Rotting Remnant of Berlin Wall:

CONTEXT: I am working on a couple of larger projects for this blog now, but meanwhile, will repost a few lightly revised items from my 2016 visit to Europe. Starting with some more from Berlin, the lynchpin destination, from my historian’s perspective, of that journey.  

To my great surprise, the actual Wall (or at least this part of it) was relatively flimsy, just concrete a couple inches thick.  It had disintegrated in spots, exposing rusting steel re-bar within; in some places it had crumbled away entirely, leaving a hole clear through to the other side.  When it was intact, it may have appeared impregnable, but a few sledgehammer swings could have bashed holes right through it.

However, it didn’t have to be massive, just a solid barrier.  Probably few East Berliners knew how insubstantial it really was, let alone had implements that could punch through its apparent muscle.  When the Wall was new, simpler methods might still breach it.  For example, a few fugitives drove large trucks straight into it, successfully battering into West Berlin, where the Wall guards dared not shoot or pursue. (Presumably Moscow, which usually had the last word on regime actions in Eastern Europe, ordered such restraint, unwilling to provoke the NATO powers over issues of non-critical strategic importance.)

The Wall complex was gradually enhanced by watch towers along its length with machine guns and total visibility firing lines. Eventually, the wide “Death Strip,” guard dogs, land mines, trip alarms were all added in response to the desperation and ingenuity of Ossies (East Germans/“Ostdeutscher”) to bypass it.

Communism in practice met neither its ideals nor promises, so during the 1950’s, a hemorrhage of East Germans, especially skilled, educated and energetic ones, crossed from their Workers’ Republic into West Berlin, then the easiest crossing point between the two Germanies.  Aside from the embarrassment of masses of its people ‘voting with their feet’ thus, East Germany was hurt by the loss of many of its most gifted citizens.  To put a halt to that outflow, in 1961, the boundary between east and west Berlin was temporarily closed with barbed wire while the Wall was built.  (Harsh barriers had already been put at the East-West German border, ostensibly to prevent invasion by NATO.  In fact, they were as much, if not more, to keep East Europeans behind the so-called “Iron Curtain,” the western edge of the nations of the Warsaw Pact, the post-war Soviet sphere of influence.)

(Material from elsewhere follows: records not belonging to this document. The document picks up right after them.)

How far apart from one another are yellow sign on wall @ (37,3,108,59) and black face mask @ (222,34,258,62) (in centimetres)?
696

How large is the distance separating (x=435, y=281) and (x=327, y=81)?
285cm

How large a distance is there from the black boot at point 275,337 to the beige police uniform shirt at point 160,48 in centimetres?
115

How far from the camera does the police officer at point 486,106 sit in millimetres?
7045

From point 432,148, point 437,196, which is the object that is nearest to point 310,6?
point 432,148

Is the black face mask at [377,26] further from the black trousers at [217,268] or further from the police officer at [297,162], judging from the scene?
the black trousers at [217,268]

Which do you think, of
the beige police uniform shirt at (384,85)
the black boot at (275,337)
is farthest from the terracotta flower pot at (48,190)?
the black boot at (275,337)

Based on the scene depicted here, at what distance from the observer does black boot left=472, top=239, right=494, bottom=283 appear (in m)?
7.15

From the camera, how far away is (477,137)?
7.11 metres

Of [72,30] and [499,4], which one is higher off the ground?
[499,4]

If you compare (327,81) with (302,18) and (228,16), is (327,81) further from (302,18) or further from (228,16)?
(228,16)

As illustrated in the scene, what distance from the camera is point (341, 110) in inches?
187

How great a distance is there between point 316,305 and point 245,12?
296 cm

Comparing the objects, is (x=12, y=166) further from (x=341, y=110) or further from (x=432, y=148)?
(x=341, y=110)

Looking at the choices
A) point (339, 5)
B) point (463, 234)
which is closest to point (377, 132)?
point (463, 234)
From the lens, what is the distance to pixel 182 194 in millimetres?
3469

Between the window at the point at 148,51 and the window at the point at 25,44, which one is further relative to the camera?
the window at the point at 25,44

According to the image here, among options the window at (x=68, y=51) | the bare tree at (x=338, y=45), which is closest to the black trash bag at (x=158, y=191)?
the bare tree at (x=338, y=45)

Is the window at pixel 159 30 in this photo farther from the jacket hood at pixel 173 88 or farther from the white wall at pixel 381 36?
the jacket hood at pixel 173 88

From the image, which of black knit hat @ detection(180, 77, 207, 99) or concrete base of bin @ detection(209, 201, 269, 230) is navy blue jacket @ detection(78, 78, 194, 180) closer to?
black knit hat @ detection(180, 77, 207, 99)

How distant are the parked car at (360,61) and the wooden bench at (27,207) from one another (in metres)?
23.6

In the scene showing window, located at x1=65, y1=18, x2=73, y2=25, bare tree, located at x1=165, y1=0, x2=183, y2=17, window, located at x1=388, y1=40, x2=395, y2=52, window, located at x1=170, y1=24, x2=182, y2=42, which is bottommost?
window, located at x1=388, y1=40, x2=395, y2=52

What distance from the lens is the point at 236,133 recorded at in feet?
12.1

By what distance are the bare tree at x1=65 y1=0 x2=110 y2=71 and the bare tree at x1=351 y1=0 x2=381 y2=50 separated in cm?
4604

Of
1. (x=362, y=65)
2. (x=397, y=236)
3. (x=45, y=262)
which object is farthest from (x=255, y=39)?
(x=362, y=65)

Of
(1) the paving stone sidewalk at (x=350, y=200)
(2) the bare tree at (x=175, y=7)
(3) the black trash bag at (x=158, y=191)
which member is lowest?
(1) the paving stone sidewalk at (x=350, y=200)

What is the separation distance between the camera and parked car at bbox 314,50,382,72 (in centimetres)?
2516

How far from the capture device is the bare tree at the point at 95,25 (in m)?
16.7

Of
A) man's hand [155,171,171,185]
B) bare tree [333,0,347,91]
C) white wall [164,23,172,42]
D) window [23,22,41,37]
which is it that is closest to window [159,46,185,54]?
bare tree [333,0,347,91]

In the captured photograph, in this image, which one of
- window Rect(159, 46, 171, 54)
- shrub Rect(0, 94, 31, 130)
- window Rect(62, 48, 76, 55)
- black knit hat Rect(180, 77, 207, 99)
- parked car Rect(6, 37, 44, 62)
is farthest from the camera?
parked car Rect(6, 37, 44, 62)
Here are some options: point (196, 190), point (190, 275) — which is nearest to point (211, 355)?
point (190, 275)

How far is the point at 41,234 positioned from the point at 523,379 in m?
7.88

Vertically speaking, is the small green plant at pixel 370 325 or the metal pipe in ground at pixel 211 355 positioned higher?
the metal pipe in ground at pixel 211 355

Other parts of the Wall may have been more robust than this bit looked.  But I wonder if, when it was first built, the East German authorities sincerely thought it would only be needed temporarily – and thus not need to be terribly sturdy – till their citizenry became lulled into loving Communism, and no longer wanted to flee to the wicked, decadent West.  If they really believed that, it is a measure of how deep delusion can be: Why would anyone love a state that might kill them if they didn’t return its ‘affection’?  And how could its rulers not realize how unrealistic that was? 

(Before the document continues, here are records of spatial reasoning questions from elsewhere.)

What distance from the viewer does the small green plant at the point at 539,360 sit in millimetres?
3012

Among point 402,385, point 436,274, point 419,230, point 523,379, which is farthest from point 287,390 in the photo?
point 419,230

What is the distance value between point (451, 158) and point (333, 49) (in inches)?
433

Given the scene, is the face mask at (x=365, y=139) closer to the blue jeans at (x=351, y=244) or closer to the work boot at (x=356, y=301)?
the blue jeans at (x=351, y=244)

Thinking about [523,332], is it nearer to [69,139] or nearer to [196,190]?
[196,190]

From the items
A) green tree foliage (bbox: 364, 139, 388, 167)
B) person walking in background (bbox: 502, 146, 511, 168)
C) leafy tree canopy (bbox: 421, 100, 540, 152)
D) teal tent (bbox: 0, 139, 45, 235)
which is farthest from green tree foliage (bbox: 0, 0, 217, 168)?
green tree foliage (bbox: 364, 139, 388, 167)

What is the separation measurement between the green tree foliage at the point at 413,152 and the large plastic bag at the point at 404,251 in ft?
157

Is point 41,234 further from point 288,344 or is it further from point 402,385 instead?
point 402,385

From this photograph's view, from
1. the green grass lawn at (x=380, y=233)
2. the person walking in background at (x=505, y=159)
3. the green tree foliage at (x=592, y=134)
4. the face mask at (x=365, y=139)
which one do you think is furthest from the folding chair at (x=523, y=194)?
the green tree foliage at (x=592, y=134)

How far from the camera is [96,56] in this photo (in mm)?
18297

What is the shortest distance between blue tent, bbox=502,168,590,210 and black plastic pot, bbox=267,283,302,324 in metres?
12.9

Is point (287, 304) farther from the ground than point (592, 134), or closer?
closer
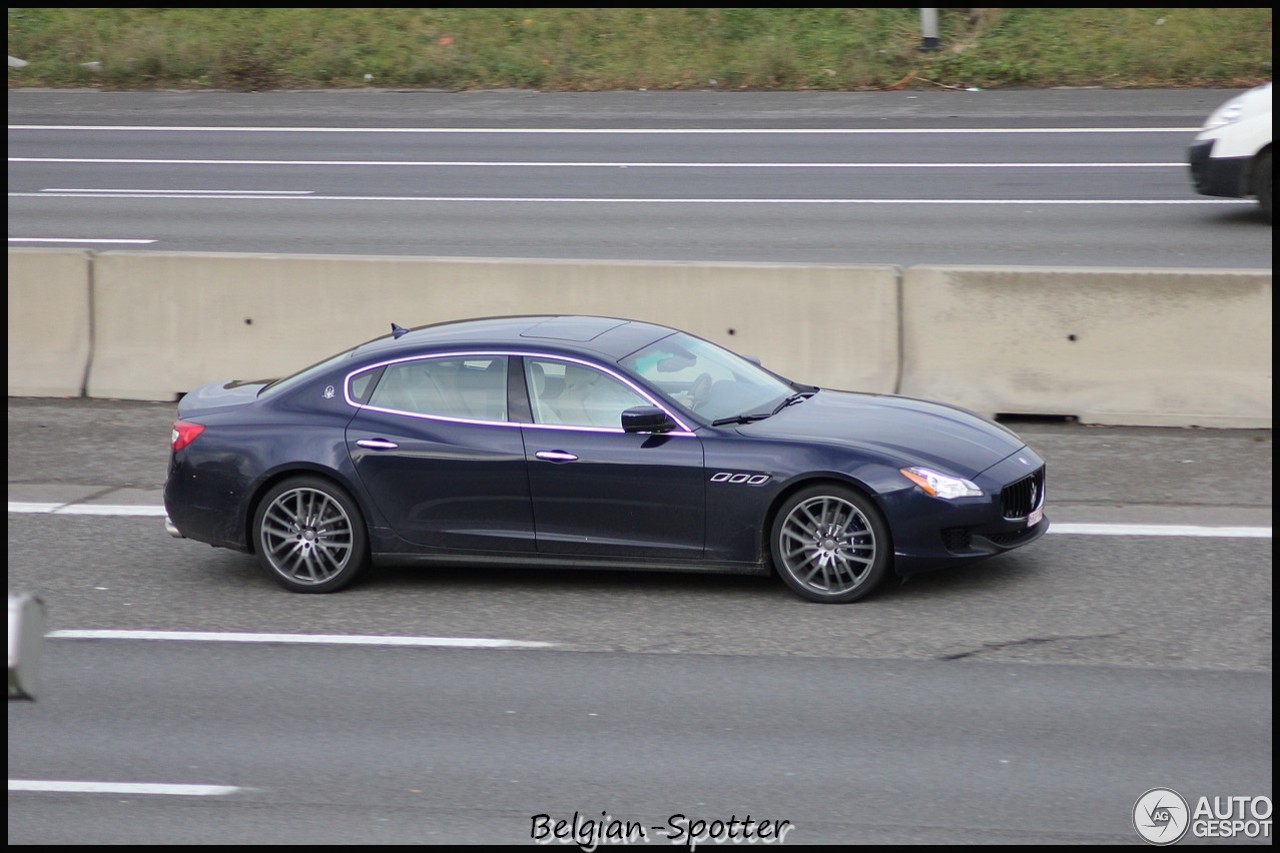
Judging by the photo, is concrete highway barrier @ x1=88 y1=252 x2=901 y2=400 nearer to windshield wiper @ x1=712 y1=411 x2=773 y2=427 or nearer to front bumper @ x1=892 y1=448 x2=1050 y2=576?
windshield wiper @ x1=712 y1=411 x2=773 y2=427

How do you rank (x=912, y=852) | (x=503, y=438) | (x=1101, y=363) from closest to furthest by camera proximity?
(x=912, y=852), (x=503, y=438), (x=1101, y=363)

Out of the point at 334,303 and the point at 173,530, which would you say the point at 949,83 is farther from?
the point at 173,530

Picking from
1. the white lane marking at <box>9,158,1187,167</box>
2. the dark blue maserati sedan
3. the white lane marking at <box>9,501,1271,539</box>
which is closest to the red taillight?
the dark blue maserati sedan

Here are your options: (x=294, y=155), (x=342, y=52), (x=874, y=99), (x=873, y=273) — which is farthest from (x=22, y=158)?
(x=873, y=273)

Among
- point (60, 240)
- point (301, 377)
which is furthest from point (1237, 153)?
point (60, 240)

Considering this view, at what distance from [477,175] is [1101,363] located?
524 inches

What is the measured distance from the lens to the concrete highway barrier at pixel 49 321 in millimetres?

Those questions are just rhetorical.  More likely, they made the Wall just enough of an obstacle to slow down would-be escapees till they drew the attention of the guards and their machine guns.  Rather than delusion, it was probably the hardest cynicism, the Regime knowing full well most people would never really want to live in a state that could give them no better than semi-poverty, watched and harangued them constantly – and could be murderous to retain control.

The Wall’s frailty, as shown here, proved an apt metaphor for the inherent weakness of Soviet-style Communism, or of any regime that can only survive by coercion, an ostentatious pretense of invincibility, and propaganda that is obviously in conflict with lived reality.  

Surely, bondage by intractable doctrine cannot have been what Marx intended when he proposed Communism – communal ownership of means of production – to protect ordinary workers from the abysmal depredations laid on them by the raptor Capitalists of the 19th century (Labor unions, often demonized now, were instrumental in preventing outright Communism from arising in the West, but that’s another story). Nowhere was this perversion of initially benign intentions more starkly and brutally manifest than by the Berlin Wall. 

But also, nowhere was it more splendidly overturned, as East Germans forced the Wall open, then hammered it down late in 1989.  For Berlin, liberation was personal; for the World, that stepping back from the chilling peril of the Cold War caused a collective sigh of relief so great it felt as if it had blown away much of the 20th century’s fear, chronic anxiety, and basis for despair. Believe me; I remember feeling just that way then.